# 4-12 [Bring on the Rain!]



## ThaFish (Feb 27, 2013)

*The Report:*
After a weekend of being confined to a bed (had my wisdom teeth removed on Thursday), I was more than ready to hear my drag scream again. Johnny & I left Panama City Beach around 9PM on Sunday evening & decided to take 98 so that we could stop at Sykes on the way home to Pensacola. Met fellow forum member Dustin out there, with the promise that I'd make sure that he landed his personal record bull red! Needless to say, we made it happen. Dustin hooked into a few studs, all of which managed to break him off (or bend his jig out) except for a beautiful 37.75'' red that made it to the net. I hooked into four, two of which I landed, one I bent the hook out on, & one that broke me off. Johnny hooked into three & broke all three off. The most eventful part of the night was Johnny's fight with the second bull he hooked into. It absolutely SMOKED his Saros 3000FA. He was never able to turn the redfish on her first run, & she ended up dumping his spool, as you can see in one of the photos. Also met a cool dude named Ken out there, who let us use his drop net when ours got tangled up - thanks man! Only fished for a little over an hour & a half before the rain turned into a torrential downpour & ran us off the bridge, but man was that a great short trip!

*What Were We Using?*
1/2 oz. Golden Eye jigheads paired with Vortex Shad in the Kamikaze color proved to be exactly what the fish wanted. Johnny tried throwing larger chartreuse twistertails & Ken started off throwing a bigger white paddletail, but the reds wouldn't touch them. After I had already hooked up with & landed two, we all began throwing the same thing, & it was on!

*Tally for the Night:*

*Me: * FAT 36'' bull & the skinniest 40.5'' bull red I've ever seen
*Johnny:* Got spooled
*Dustin:* 37.75'' bull (personal record!)
*Ken:* 33'' bull

Tight lines everyone.


----------



## ThaFish (Feb 27, 2013)

Here's Dustin's stud bull! Next on the agenda is a 40'' fish bro. :thumbup:


----------



## WAReilly (Jun 2, 2014)

Nice fish fellas!


----------



## SkiffLife (Jan 11, 2015)

Thanks bro on showing me how to work the bridge. That was a stud but I'm ready to hit 40+ and to see you break out the fly from the bridge! I feel an epic night is soon to come!!


----------



## Dimebag (Jan 15, 2014)

Good report as always


----------



## ThaFish (Feb 27, 2013)

SkiffLife said:


> Thanks bro on showing me how to work the bridge. That was a stud but I'm ready to hit 40+ and to see you break out the fly from the bridge! I feel an epic night is soon to come!!

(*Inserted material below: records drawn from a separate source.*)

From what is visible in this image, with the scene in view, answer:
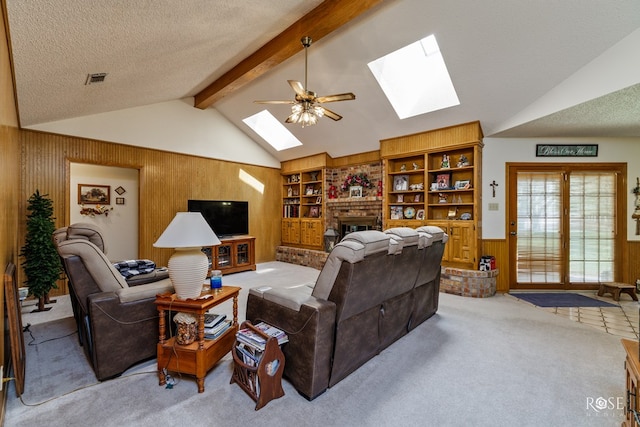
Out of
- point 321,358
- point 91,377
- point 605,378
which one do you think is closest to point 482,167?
point 605,378

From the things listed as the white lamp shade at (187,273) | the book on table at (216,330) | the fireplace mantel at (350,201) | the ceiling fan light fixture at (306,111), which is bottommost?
the book on table at (216,330)

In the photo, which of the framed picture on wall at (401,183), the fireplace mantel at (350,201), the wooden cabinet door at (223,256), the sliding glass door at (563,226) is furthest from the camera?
the fireplace mantel at (350,201)

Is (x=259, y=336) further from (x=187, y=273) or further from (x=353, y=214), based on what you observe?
(x=353, y=214)

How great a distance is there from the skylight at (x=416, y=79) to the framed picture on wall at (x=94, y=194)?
5.40 metres

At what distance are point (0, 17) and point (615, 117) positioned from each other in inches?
246

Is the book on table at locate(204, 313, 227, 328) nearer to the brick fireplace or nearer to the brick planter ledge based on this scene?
the brick planter ledge

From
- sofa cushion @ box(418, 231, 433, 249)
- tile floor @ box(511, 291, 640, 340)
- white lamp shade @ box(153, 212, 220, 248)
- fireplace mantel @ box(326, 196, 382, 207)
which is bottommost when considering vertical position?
tile floor @ box(511, 291, 640, 340)

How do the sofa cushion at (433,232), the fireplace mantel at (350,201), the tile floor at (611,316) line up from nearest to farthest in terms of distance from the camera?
the sofa cushion at (433,232), the tile floor at (611,316), the fireplace mantel at (350,201)

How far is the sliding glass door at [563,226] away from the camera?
15.3 ft

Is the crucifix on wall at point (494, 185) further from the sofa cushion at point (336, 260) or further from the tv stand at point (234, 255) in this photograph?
the tv stand at point (234, 255)

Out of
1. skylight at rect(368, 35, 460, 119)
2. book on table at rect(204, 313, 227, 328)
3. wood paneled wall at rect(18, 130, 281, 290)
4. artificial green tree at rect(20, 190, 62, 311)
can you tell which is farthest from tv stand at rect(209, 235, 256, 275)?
skylight at rect(368, 35, 460, 119)

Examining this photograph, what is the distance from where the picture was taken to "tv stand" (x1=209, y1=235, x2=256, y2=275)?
5.70 meters

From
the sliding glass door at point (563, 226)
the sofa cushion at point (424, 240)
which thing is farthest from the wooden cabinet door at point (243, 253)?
the sliding glass door at point (563, 226)

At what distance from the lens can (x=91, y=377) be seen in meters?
2.12
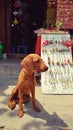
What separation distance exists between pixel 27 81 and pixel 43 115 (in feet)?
2.27

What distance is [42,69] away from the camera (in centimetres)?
511

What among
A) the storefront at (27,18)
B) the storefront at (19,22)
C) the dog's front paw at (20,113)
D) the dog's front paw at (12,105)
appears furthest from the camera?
the storefront at (19,22)

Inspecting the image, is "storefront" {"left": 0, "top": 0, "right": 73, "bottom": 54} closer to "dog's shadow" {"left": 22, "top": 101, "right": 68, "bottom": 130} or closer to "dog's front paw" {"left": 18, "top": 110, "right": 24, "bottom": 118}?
"dog's shadow" {"left": 22, "top": 101, "right": 68, "bottom": 130}

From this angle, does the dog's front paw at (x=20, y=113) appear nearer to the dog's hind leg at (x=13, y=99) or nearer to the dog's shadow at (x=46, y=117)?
the dog's shadow at (x=46, y=117)

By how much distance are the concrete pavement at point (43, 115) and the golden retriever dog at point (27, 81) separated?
13 cm

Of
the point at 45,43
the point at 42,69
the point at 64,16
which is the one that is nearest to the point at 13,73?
the point at 45,43

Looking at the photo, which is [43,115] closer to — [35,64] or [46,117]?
[46,117]

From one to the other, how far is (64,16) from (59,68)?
1.87 meters

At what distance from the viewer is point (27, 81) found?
17.8 ft

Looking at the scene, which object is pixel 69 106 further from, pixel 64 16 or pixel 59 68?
pixel 64 16

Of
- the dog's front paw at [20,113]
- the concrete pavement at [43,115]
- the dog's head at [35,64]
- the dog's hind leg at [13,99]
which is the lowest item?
the concrete pavement at [43,115]

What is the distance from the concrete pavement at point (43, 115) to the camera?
512cm

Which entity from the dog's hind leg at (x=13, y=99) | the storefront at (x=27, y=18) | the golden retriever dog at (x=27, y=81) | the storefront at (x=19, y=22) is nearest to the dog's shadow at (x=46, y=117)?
the golden retriever dog at (x=27, y=81)

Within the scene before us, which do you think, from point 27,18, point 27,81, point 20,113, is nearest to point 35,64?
point 27,81
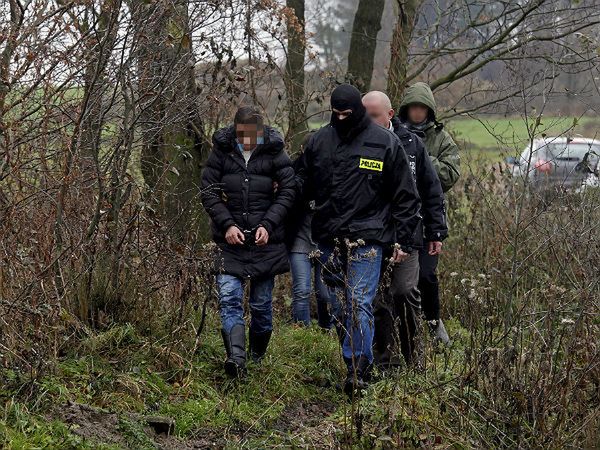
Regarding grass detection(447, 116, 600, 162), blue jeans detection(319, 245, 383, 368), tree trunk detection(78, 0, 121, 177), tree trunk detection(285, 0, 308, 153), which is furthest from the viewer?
tree trunk detection(285, 0, 308, 153)

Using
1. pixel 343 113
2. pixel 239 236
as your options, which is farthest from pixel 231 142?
pixel 343 113

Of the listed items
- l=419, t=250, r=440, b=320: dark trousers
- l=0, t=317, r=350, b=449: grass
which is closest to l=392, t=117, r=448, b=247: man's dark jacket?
l=419, t=250, r=440, b=320: dark trousers

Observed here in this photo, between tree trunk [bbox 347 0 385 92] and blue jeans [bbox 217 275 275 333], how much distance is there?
5.46m

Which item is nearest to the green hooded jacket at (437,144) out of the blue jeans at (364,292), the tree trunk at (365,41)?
the blue jeans at (364,292)

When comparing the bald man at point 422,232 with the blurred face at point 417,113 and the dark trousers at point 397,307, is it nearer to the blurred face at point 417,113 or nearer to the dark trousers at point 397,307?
the dark trousers at point 397,307

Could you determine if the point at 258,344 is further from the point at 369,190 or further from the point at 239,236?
the point at 369,190

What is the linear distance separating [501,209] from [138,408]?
6365mm

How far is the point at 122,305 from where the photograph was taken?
6.39 meters

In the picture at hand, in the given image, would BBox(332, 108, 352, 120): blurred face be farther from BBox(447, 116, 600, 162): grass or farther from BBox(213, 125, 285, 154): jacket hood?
BBox(447, 116, 600, 162): grass

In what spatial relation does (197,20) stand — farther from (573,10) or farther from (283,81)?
(573,10)

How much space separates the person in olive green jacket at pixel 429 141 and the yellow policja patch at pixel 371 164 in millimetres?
1060

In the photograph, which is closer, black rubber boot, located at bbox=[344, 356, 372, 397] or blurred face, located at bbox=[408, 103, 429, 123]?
black rubber boot, located at bbox=[344, 356, 372, 397]

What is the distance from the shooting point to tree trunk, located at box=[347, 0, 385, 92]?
37.4 feet

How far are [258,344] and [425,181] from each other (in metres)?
1.66
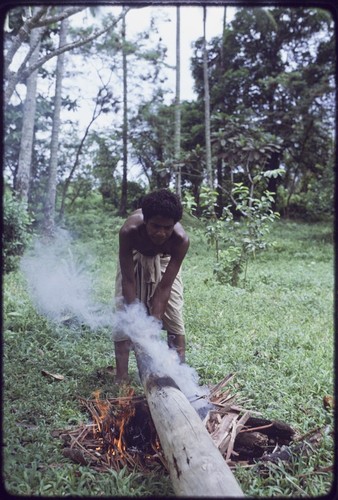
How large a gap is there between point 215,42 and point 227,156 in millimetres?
2105

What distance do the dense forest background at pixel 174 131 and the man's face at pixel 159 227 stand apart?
1.60 meters

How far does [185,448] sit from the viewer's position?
180 cm

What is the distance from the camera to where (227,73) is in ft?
22.4

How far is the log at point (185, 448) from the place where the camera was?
1.57 m

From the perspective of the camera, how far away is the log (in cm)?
157

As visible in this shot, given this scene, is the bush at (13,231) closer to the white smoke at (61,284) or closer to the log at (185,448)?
the white smoke at (61,284)

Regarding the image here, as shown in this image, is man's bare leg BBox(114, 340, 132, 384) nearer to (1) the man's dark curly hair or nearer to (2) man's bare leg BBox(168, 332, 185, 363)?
(2) man's bare leg BBox(168, 332, 185, 363)

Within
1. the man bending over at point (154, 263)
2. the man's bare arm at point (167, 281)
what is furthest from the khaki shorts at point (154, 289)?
the man's bare arm at point (167, 281)

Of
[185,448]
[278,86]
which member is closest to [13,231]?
[185,448]

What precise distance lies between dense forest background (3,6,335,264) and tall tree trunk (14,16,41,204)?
0.02 metres

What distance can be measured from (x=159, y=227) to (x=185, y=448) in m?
1.22

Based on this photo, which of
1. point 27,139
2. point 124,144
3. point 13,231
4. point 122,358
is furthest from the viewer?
point 124,144

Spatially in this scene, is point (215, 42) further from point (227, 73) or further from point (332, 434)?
point (332, 434)

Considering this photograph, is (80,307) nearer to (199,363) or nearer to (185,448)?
(199,363)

It's gonna happen soon man, I know it!


----------



## Jason (Oct 2, 2007)

I'm having a hard time keeping up w/ your reports Sawyer!!! Heck fer once I'd like to see just a pic of a pinfish or ****** only!!! hahaha Killing me!


----------



## mikez (Apr 28, 2014)

Nice fish, glad to see they're still hitting. I'll be there in a couple weeks.

What's that you say about getting out the fly??? Are these fish available with a flyrod? How high off the water is the pier?

Oh I'd love to get my first ever redfish any way possible but to tag a bull on the long wand would be beyond sweet!


----------



## gatorrodshop (May 14, 2014)

I got my 42 incher last year! Great pics and info!


----------



## ThaFish (Feb 27, 2013)

Jason said:


> I'm having a hard time keeping up w/ your reports Sawyer!!! Heck fer once I'd like to see just a pic of a pinfish or ****** only!!! hahaha Killing me!


Make sure not to miss the report for last night that I'm going to put up later today! Unfortunately I didn't get any pinfish again.


----------